2004年12月27日
住友化学、トッキの高分子有機EL開発を継続助成
経産省、発光材料の長寿命化や画面大型化をねらう
【カテゴリー】:行政/団体
【関連企業・団体】:住友化学、トッキ

 経産省は平成17年度の研究開発助成のひとつとして「高分子有機EL発光材料プロジェクト」を継続して推進することになった。同プロジェクトは平成15〜17年度の3ヵ年にわたるもので事業総額27億4,000万円(うち17年度は4億円)、17年度が最終年度となる。
 
 有機EL(エレクトロルミネッセンス)ディスプレイは、自発光であり液晶ディスプレイのようにバックライト(蛍光灯)を必要としないため、軽量で省エネルギー型。また電気信号に対する分子の応答が早く、動画再生の強みがあるため、将来的には液晶に代る次世代ディスプレイとして期待されている。
 
 2010年ごろには高分子有機ELディスプレイが1,086万台の需要になるとの見方と、省エネルギー効果が3万4,000キロリットル(原油換算)との見込みがある。この時点でのテレビ・モニター用ディスプレイの需要は約10兆円になると予想されている。有機ELは携帯電話・PDA(電子手帳)や中小型ディスプレイなどに市場展開が見込まれ2010年には5兆円前後の市場規模になる見通しだ。
 
 有機ELは目下、青色発光高分子材料の長寿命化や画面大型化、高耐水性封止材料の開発が課題とされている。
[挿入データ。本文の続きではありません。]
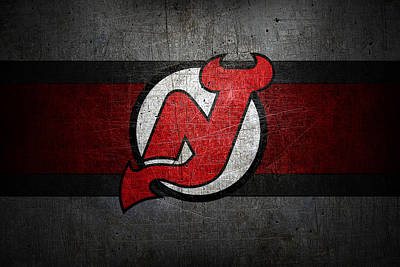 Hockey Photograph - New Jersey Devils by Joe Hamilton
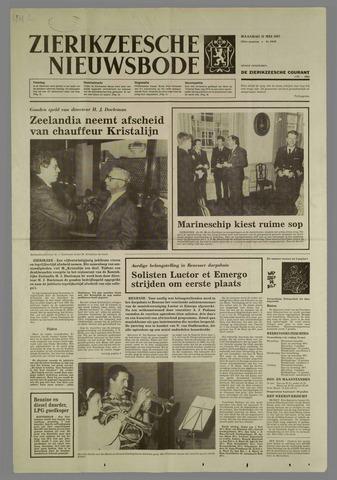 Zierikzeesche Nieuwsbode 1987-05-11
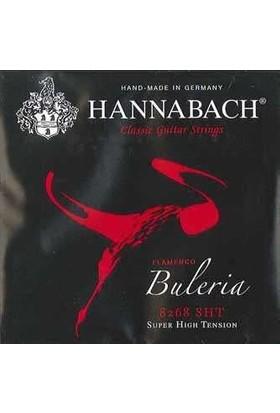 Hannabach 8268 SHT Flamenko Gitar Teli (Alt 3lü Set)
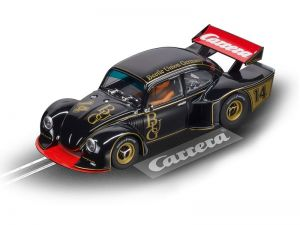 2017: Carrera D132 VW Käfer Group 5, Race 5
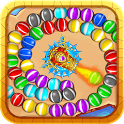 Marble Legend - Candy Shoot icon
長寿命化では液晶の6万時間に対しいまのところ2〜3万時間が限度。さらに大型画面とするための技術も必要になる。
 
 大型画面では真空蒸着法で生産している発光材料をインクジェット方式やロールツーロールで塗布する方式の開発が進められている。この点、高分子有機ELは低分子有機ELに比べ、インクジェット方式が容易に使え、画面を大型化できる可能性もある。
 
 なお、同プロジェクトには大阪大学、住友化学、トッキが参加している。同省は技術研究組合を設立して必要なパテントをプールする。